ИСХОДНЫЙ ТЕКСТ:
★ ★ ★ ★ ★

Полтора десятка птиц в табунке собрались вместе не случайно. Это – семья, которая в начале осени была вдвое больше. Однако за минувшие месяцы произошло столько встреч с лунями, ястребами, лисами, а потом и с охотниками, что уцелела половина, а в некоторых семьях остается один из четырех и даже из пяти птенцов. А бывает в одном выводке до двадцати пяти близнецов. В птичьем мире бьет все рекорды плодовитости серая куропатка. В 1957 году в Хоперском заповеднике было найдено ее гнездо с двадцатью семью яйцами.

У самки нет особых хлопот с устройством гнезда, но почти месяц уходит на то, чтобы снести яйца: ежедневно по одному. И сделать это надо так, чтобы не заметил никто из врагов. Крадучись, появляется куропатка ранним утром у гнезда-ямки, добавляет к лежащим очередное яйцо и, уходя, прикрывает их сухой ветошью, не появляясь поблизости до следующего утра. Дожди, холодные зори и ветры, дневная жара сменяют друг друга, а яйца лежат как забытые под ненадежным покровом из горсти ветхих былинок.

Начав насиживать, самка становится еще осмотрительнее и осторожнее, так что о месте гнезда не знает ни одна живая душа. Единственное, что может выдать наседку, – блеск глаз на ярком свету. В полуденную жару птица уходит покормиться, быстро и тщательно прикрывая яйца сухим мусором, чтобы не перегрело их горячее степное солнце, не заметили сорока, ворона или лунь. Сорока – первый яйцекрад, настоящий бич куропачьего племени. Она осторожно и терпеливо выслеживает семью куропаток и когда обнаруживает место гнезда, обездоливает мирную пару. Хорошо, если это случается, когда в гнезде еще мало яиц, и куропатка, потеряв их, делает новую кладку. Тогда она становится еще скрытнее и ни за что не приблизится к гнезду, не шевельнется на нем, если заметит неподалеку белобокую похитительницу.

★ ★ ★ ★ ★

ПРИВЕДЁННЫЕ ДАННЫЕ:

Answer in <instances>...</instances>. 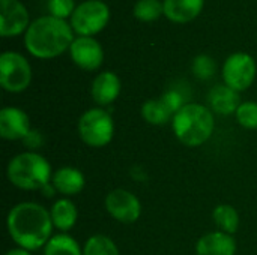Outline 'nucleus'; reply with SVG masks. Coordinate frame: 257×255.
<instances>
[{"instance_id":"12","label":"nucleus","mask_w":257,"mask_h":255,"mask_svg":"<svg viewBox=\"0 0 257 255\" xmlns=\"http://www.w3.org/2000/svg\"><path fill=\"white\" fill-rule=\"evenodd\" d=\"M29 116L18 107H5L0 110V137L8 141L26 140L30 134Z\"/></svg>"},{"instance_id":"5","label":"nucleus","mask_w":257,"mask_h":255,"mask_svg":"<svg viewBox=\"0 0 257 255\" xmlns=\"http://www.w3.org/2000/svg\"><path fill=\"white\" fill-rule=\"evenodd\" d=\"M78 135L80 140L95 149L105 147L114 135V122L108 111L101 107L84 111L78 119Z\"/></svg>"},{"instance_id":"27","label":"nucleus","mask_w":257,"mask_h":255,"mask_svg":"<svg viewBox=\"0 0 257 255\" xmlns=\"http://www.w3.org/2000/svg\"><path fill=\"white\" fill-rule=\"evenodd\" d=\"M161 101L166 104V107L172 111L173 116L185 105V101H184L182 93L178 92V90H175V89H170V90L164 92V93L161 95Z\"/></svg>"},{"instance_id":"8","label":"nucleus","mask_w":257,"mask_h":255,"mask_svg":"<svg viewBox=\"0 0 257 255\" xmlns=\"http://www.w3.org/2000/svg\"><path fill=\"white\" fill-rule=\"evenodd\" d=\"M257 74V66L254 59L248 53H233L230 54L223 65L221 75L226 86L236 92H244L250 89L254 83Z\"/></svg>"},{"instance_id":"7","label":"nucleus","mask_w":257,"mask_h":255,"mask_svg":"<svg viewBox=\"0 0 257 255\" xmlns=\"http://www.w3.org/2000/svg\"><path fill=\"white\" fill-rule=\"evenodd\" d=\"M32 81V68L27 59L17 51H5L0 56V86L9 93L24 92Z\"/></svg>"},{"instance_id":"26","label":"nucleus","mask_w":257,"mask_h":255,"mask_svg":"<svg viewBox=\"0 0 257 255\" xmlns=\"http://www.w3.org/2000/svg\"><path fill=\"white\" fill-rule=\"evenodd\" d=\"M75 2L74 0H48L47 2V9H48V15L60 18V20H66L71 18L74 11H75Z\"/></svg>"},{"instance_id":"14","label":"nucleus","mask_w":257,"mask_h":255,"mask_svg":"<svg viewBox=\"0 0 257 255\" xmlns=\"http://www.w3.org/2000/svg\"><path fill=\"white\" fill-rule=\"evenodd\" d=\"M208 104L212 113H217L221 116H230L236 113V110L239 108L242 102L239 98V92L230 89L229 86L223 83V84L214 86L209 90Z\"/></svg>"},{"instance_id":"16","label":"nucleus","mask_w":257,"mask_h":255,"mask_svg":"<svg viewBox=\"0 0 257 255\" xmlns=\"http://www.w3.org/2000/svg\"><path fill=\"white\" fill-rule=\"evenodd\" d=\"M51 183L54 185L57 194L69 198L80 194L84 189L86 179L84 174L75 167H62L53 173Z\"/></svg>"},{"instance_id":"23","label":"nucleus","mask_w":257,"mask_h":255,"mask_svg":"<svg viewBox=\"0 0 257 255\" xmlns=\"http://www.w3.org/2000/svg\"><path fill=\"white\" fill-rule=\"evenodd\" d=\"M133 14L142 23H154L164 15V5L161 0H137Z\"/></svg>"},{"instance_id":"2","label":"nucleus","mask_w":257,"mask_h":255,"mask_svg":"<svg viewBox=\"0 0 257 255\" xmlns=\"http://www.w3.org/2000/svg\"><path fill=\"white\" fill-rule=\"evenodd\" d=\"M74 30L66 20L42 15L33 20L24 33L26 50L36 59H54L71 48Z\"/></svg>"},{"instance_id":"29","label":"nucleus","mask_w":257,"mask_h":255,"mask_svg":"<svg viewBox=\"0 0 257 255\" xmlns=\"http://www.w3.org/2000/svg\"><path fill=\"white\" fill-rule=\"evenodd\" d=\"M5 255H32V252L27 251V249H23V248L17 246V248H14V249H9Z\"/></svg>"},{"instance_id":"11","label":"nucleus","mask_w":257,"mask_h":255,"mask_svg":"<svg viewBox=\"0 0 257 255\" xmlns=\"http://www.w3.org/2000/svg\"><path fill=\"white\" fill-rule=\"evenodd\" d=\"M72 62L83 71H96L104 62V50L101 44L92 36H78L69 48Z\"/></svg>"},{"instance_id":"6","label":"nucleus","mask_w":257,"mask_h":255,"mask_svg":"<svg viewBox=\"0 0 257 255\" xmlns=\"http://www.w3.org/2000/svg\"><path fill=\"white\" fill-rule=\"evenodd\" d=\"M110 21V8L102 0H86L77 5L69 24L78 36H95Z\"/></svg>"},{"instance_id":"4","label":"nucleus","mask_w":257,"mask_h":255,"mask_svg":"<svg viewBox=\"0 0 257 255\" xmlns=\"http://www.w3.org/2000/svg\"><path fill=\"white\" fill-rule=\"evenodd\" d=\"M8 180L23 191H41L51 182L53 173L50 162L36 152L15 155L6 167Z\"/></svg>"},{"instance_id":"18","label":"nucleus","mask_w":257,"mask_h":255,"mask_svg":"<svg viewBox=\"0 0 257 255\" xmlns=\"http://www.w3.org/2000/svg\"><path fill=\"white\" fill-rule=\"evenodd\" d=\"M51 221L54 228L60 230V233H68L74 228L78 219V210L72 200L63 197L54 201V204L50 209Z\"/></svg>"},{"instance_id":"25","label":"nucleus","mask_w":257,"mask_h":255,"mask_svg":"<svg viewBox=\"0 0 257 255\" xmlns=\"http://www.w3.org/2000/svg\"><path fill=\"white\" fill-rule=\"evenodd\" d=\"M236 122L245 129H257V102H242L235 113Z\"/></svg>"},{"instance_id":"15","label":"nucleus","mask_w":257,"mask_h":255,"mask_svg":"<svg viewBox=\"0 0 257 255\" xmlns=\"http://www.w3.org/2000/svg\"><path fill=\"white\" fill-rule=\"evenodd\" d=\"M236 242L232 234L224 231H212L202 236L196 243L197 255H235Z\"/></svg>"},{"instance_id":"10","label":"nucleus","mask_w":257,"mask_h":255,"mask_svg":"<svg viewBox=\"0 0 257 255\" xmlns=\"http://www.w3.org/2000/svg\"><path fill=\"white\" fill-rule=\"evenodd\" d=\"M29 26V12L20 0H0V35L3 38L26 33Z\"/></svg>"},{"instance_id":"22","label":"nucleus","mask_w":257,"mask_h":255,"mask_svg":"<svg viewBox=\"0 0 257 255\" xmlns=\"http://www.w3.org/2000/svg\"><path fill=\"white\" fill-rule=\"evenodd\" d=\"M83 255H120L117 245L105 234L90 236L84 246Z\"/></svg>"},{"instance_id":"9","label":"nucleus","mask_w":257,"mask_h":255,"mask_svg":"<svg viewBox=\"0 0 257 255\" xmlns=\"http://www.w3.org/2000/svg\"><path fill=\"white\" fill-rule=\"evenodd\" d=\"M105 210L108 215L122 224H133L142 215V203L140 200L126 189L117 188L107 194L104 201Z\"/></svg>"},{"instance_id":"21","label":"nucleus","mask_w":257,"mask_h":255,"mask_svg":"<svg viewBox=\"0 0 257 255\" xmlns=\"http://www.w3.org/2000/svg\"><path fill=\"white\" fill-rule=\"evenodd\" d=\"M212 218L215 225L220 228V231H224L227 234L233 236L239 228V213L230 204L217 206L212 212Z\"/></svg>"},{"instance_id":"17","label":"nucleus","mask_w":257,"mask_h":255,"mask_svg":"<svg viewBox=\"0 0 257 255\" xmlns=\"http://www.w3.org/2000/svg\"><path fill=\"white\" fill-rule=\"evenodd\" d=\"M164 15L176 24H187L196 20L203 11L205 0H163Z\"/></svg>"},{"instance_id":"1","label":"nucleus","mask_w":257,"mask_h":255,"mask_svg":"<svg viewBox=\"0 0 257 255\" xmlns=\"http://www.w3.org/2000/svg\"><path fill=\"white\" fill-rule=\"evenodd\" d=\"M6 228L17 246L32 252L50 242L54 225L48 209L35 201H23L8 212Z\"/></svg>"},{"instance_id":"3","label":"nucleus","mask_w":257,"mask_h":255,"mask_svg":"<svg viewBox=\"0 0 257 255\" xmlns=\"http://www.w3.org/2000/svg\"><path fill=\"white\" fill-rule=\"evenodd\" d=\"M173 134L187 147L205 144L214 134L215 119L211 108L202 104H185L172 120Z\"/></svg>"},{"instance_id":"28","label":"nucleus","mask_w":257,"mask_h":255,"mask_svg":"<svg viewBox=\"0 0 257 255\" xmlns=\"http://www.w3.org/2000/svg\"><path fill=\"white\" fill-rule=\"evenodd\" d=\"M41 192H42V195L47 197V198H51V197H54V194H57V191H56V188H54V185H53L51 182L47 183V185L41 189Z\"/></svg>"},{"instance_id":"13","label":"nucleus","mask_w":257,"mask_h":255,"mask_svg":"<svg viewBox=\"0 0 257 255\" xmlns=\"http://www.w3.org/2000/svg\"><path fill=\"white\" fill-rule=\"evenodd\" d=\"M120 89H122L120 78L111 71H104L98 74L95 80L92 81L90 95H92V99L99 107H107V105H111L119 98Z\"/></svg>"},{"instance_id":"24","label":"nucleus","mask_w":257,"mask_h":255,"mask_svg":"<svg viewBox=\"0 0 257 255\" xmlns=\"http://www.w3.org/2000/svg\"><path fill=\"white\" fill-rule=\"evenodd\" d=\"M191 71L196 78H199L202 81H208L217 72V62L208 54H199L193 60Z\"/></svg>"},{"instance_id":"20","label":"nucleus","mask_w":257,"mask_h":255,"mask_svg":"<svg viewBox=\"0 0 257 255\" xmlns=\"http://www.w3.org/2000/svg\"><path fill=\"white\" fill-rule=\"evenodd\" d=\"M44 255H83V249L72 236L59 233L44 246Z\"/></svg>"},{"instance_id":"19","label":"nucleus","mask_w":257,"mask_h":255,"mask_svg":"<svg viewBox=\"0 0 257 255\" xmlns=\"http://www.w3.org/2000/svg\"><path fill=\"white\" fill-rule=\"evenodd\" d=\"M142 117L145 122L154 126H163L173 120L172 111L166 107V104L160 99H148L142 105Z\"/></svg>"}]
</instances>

★ ★ ★ ★ ★

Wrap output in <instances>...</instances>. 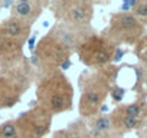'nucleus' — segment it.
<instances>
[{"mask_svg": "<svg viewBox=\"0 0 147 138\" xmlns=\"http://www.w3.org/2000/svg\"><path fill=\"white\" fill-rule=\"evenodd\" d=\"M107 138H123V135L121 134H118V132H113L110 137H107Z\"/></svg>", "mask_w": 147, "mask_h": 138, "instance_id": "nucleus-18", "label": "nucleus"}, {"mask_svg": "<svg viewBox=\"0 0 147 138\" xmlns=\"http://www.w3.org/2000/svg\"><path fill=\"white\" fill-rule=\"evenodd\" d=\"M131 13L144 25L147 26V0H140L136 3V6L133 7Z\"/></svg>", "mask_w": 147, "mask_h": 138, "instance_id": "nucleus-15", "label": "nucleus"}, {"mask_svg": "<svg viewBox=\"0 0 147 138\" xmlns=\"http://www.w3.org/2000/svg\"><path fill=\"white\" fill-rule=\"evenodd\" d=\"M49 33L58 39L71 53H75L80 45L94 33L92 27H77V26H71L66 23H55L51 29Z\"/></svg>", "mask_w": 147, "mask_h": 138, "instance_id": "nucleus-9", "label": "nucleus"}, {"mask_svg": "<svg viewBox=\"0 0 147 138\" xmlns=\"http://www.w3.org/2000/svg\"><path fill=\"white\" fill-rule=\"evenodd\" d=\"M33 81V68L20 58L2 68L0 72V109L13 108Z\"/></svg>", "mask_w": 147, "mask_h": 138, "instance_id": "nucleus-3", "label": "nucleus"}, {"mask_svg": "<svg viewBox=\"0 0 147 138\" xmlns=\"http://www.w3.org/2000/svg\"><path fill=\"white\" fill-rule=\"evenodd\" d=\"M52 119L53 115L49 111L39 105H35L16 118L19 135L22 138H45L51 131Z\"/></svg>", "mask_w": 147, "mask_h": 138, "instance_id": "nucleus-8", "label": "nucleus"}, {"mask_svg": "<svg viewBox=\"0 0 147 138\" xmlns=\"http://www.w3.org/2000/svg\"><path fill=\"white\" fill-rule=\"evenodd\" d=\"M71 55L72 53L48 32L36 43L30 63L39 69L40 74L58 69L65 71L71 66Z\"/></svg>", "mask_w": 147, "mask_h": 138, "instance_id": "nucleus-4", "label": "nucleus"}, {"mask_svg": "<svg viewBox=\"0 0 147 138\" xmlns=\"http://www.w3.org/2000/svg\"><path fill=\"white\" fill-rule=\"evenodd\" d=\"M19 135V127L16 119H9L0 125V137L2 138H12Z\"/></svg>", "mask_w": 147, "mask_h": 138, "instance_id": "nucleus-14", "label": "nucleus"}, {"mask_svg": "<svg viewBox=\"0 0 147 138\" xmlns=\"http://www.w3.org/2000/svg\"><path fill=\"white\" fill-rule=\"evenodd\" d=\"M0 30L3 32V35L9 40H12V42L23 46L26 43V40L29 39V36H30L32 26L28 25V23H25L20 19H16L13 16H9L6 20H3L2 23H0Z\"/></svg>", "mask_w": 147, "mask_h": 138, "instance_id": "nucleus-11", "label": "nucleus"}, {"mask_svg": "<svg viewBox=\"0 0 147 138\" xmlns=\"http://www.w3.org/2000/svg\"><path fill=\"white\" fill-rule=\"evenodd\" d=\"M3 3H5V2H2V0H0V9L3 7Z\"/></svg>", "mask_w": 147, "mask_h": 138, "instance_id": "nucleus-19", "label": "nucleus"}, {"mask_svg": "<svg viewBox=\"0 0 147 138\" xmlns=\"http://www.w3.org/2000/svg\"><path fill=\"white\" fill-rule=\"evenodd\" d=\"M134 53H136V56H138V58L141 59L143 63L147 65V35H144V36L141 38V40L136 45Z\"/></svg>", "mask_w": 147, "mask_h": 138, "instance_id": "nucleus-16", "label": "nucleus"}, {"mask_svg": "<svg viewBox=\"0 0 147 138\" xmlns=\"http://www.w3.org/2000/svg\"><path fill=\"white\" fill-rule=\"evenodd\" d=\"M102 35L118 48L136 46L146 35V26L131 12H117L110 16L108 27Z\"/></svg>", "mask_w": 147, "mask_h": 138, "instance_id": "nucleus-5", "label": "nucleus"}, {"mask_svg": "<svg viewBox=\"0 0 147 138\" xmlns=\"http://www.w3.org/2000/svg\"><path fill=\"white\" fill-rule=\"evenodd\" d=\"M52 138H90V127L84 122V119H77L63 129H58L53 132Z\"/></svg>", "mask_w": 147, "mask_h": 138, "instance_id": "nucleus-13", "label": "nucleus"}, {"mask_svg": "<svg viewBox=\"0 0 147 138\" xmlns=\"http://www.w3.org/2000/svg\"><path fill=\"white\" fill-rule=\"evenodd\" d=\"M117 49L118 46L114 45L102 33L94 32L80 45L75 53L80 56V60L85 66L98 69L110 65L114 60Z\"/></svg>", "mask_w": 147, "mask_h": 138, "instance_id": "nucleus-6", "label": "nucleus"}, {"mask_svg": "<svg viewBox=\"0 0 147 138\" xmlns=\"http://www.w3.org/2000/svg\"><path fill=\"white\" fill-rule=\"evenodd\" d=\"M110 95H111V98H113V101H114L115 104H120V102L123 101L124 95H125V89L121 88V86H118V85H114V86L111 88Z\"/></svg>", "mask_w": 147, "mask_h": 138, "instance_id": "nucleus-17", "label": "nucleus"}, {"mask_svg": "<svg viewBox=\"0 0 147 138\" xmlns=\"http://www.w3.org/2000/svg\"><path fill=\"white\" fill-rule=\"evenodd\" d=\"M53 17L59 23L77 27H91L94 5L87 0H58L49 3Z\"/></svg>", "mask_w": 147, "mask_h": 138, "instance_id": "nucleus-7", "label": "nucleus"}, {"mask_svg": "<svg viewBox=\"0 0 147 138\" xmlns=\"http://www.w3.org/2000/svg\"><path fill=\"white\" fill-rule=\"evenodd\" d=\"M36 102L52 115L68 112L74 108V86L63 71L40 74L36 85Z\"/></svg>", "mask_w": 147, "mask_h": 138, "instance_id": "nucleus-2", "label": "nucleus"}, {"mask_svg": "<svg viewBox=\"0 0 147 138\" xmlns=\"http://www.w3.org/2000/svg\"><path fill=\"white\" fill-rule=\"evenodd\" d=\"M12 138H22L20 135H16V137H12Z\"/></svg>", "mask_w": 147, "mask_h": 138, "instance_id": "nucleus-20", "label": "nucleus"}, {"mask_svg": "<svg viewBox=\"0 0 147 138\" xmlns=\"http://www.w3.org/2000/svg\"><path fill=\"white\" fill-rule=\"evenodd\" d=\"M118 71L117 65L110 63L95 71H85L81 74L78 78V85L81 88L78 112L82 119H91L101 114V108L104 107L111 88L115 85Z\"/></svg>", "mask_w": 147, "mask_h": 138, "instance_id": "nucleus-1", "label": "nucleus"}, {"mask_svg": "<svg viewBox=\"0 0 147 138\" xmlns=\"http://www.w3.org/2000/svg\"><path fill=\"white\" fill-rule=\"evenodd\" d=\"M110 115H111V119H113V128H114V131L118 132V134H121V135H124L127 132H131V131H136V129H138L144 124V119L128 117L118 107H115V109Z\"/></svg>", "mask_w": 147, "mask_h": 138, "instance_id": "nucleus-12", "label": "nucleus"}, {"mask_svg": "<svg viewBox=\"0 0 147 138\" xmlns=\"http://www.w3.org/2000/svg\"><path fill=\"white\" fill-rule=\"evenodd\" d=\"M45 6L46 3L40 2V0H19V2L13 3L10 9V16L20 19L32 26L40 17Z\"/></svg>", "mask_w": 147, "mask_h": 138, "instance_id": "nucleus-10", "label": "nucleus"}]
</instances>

★ ★ ★ ★ ★

Перечислите всех, после встреч с которыми, как сказано в исходном тексте, семьи куропаток за минувшие месяцы уменьшились. Приведённые данные для работы не понадобятся.

Луни, ястребы, лисы и охотники.